What happened

Wall Street kicked the day with a broad-based rally on Tuesday. This helped many stocks gain ground, propelled higher by the updraft of the broader market indexes.

Technology stocks have been mauled by the bear market over the past year, but investors got a glimmer of hope today that the economy may finally be on the mend. The latest read on inflation gave investors a much-needed boost of confidence, which helped fuel the rally.

As a result, the well-known FAANG stocks all rallied this morning. As of 11:10 a.m. ET:

  • Facebook parent Meta Platforms (META -0.82%) surged 4.9%,
  • Apple (AAPL 0.70%) rose 2%,
  • Amazon (AMZN -1.14%) climbed 3.1%,
  • Netflix (NFLX 0.72%) jumped 4.3%, and
  • Google parent Alphabet (GOOGL 0.27%) (GOOG 0.28%) rallied 4.4%.
A person clenching their fist in victory while looking at graphs on a computer.

Image source: Getty Images.

A review of all the usual sources -- regulatory filings, changes to analysts' estimates, and earnings reports -- revealed nothing in the way of company-specific news to explain why the FAANG stocks were higher, suggesting they were simply reacting to the improving read on the economy.

So what

The U.S. Bureau of Labor Statistics released its monthly report on inflation, and the data helped investors and consumers alike breathe a sigh of relief. The Consumer Price Index (CPI), the most widely followed gauge used to measure inflation, rose 7.1% year over year in November, while edging just 0.1% higher sequentially on a seasonally adjusted basis. 

While that would not normally be a cause for celebration, these are extraordinary times. The rate was down from a reading of 7.7% in October, and also better than the 7.3% predicted by economists. The "core" data, which excludes highly volatile food and energy prices, climbed 6% since this time last year -- still high by historical standards -- but also lower than economists' predictions of 6.1%. This also marked the lowest read on inflation since December of last year.

While the overall numbers were better, there were also signs that challenges remain. The year-over year increases were driven by higher food and energy prices, which rose 10.6% and 13.1%, respectively.

A declining read on inflation is important for a couple of reasons. The most obvious is that the cost of living has been historically high, causing consumers to make difficult choices on everything from groceries to fuel. Perhaps as important to market watchers is the potential impact the softening inflation will have on the Federal Reserve Bank and its continuing campaign of rising interest rates.

In order to rein in inflation, the Federal Reserve Bank increases interest rates, which makes borrowing more expensive. This generally results in consumers and businesses spending less. This, in turn, lowers demand, causing prices of everyday essentials to fall.

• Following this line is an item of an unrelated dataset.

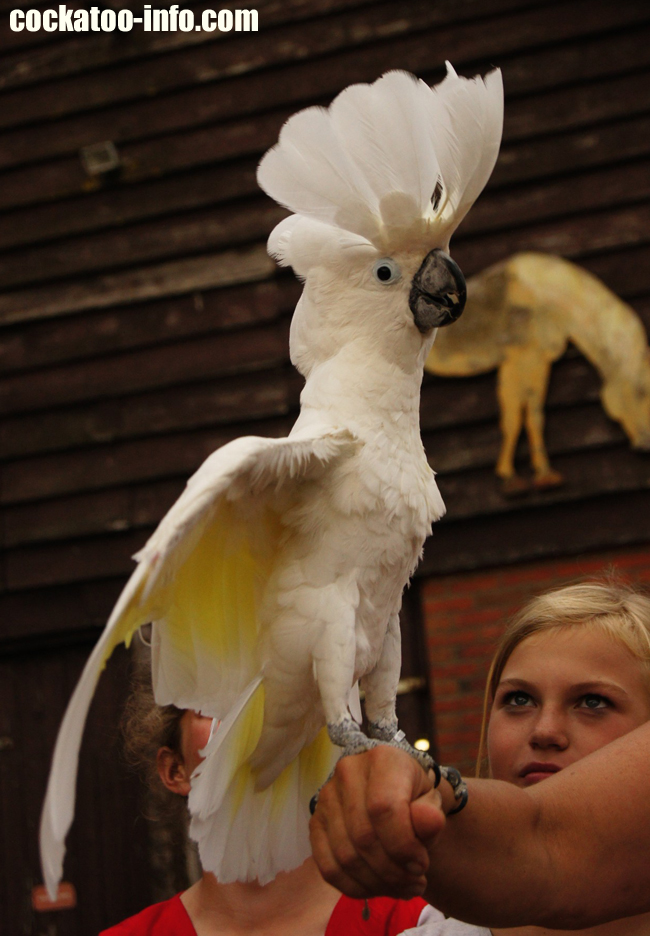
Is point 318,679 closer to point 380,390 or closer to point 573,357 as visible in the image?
point 380,390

In short, the Fed's campaign of rising interest rates is working to bring about lower prices. The economy is a complex mechanism, however, and if it cools too quickly, it could cause a recession. So the central bank is walking a very fine line indeed.

Now what

While optimism is currently sweeping Wall Street, we're just one negative economic report away from stocks resuming their downward trend. Furthermore, even with minor improvements in the broader economic picture, challenges remain for our technology denizens, including:

  • Companies have been cutting back on marketing spending, which will continue to weigh on Alphabet's and Meta Platforms' adtech businesses, which derive nearly all their revenue from advertising.
  • Tighter budgets make it less likely that shoppers will splurge for high-end items like iPhones, Apple's biggest seller.
  • Overall belt-tightening means consumers may cut back on nonessential items like Netflix's streaming video service, while buying fewer discretionary items from Amazon's e-commerce platform.

On the other hand, with these stocks at multiyear lows, valuations are the cheapest they've been in years. They still might not be for everyone, however, as some still aren't cheap in terms of traditional valuation metrics.

For example, Apple is selling for 5 times next year's sales, while Netflix, Alphabet, and Meta Platforms have forward valuations of 4, 4, and 3, respectively. Amazon is the only one that truly is in bargain-basement territory, selling for less than 2 times next year's sales.

For context, experts generally consider a price-to-sales ratio of between 1 and 2 as reasonable. However, each company is a leader in its respective field, which is why investors have granted each a higher premium.

That doesn't mean stocks won't fall further from here -- history clearly shows they could. But for investors with a stomach for volatility and an appropriate investing time horizon, these growth stocks have a history of beating the market over time.